Copy the records verbatim, beginning with the line that contains "Out of the options" and continuing through the end of the records, with both of those lines included.

■ Listing ■
* * * * * * *

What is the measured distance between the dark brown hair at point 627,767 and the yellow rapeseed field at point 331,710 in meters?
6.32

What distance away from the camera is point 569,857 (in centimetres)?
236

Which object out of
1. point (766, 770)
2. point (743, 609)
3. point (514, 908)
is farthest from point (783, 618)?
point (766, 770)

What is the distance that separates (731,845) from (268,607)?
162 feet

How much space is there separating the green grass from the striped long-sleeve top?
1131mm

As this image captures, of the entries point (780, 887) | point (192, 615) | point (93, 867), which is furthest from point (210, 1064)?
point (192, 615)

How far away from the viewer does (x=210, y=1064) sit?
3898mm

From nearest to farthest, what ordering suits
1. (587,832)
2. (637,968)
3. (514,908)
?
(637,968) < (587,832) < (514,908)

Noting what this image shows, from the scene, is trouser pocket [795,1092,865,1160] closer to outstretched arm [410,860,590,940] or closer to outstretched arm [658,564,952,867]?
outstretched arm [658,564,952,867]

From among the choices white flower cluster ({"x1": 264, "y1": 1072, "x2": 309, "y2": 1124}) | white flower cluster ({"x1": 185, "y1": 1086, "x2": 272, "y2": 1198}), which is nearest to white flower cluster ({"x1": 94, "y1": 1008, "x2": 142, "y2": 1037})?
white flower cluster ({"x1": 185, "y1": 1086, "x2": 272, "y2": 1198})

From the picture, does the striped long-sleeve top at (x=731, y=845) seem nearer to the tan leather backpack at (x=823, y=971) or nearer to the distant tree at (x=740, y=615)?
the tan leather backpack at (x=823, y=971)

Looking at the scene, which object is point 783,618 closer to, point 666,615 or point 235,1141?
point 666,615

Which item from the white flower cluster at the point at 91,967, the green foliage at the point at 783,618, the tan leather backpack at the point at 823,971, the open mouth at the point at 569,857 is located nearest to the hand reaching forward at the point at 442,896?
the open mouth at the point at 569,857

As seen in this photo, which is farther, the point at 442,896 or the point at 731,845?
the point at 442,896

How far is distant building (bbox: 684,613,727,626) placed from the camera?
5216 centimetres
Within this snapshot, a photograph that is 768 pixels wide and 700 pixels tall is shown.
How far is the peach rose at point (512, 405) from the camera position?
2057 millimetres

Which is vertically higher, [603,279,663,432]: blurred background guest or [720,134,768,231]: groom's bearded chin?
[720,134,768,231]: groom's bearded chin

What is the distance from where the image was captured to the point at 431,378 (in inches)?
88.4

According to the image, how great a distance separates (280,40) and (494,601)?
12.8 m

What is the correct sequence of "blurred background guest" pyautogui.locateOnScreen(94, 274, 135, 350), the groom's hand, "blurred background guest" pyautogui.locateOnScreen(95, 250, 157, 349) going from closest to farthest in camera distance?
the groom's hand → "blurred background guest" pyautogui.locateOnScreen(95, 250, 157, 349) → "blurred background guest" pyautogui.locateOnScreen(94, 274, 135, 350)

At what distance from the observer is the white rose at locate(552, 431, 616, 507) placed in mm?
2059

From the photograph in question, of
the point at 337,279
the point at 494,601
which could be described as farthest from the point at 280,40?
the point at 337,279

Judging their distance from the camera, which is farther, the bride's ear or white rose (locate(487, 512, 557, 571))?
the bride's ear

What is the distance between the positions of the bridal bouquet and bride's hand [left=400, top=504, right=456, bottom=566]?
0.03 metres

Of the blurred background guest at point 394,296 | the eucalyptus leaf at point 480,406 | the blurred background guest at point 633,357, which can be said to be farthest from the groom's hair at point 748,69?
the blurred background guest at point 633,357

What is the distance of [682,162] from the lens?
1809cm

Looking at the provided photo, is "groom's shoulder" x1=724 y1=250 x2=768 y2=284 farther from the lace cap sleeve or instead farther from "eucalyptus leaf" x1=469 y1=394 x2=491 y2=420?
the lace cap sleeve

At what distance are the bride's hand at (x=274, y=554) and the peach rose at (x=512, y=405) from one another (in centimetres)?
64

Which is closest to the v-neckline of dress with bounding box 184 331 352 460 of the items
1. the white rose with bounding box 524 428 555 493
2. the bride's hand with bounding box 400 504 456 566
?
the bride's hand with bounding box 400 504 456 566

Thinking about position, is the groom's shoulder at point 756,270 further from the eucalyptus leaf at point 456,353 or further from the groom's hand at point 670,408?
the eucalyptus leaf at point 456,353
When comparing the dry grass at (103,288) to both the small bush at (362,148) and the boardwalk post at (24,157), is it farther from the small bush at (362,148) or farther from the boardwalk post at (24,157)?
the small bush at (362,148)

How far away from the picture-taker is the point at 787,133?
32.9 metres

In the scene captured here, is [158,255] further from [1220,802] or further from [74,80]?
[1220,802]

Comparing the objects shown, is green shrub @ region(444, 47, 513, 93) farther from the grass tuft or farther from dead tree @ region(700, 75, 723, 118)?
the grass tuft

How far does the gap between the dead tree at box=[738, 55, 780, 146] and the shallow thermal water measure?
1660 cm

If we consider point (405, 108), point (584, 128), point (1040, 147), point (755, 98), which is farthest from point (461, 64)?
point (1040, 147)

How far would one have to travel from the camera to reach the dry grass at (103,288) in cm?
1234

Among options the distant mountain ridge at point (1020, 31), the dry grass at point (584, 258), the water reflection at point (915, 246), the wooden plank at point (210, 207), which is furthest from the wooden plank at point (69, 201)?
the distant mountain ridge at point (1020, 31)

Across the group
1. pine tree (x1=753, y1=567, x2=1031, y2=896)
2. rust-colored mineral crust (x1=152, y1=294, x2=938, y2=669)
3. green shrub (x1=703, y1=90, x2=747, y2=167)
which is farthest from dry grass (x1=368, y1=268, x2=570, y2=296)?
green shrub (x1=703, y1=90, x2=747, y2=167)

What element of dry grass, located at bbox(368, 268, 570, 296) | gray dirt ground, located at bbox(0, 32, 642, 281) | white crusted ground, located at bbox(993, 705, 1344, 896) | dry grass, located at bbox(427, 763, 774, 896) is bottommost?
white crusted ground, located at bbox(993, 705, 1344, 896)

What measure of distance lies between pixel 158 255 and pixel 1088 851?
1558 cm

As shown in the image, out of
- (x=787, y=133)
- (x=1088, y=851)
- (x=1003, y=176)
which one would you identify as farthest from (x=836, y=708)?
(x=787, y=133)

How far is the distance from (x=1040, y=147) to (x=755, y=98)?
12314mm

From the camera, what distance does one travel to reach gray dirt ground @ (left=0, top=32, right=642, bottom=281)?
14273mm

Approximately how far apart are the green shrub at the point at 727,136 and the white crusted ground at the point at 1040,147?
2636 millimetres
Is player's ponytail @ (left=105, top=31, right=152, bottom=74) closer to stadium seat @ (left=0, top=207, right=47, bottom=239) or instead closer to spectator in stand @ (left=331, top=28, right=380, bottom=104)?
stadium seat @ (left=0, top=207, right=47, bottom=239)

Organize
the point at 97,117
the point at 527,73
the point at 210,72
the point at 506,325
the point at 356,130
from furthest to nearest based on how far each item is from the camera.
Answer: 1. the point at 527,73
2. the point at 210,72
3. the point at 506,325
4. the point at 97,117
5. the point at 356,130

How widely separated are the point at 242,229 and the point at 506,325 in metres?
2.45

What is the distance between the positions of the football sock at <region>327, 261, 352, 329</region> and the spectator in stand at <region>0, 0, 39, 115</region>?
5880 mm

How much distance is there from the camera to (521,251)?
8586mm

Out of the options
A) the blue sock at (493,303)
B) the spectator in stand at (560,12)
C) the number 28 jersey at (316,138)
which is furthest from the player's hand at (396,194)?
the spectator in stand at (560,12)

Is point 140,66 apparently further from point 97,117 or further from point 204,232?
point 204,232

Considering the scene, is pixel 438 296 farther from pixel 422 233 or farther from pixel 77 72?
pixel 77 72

* * * * * * *

■ Reply ■
Out of the options
A) the blue sock at (493,303)
B) the spectator in stand at (560,12)
C) the number 28 jersey at (316,138)
which is furthest from the player's hand at (396,194)?
the spectator in stand at (560,12)

Is point 140,66 apparently further from point 97,117 or further from point 204,232?
point 204,232

Considering the scene, is pixel 438 296 farther from pixel 422 233 or farther from pixel 77 72?
pixel 77 72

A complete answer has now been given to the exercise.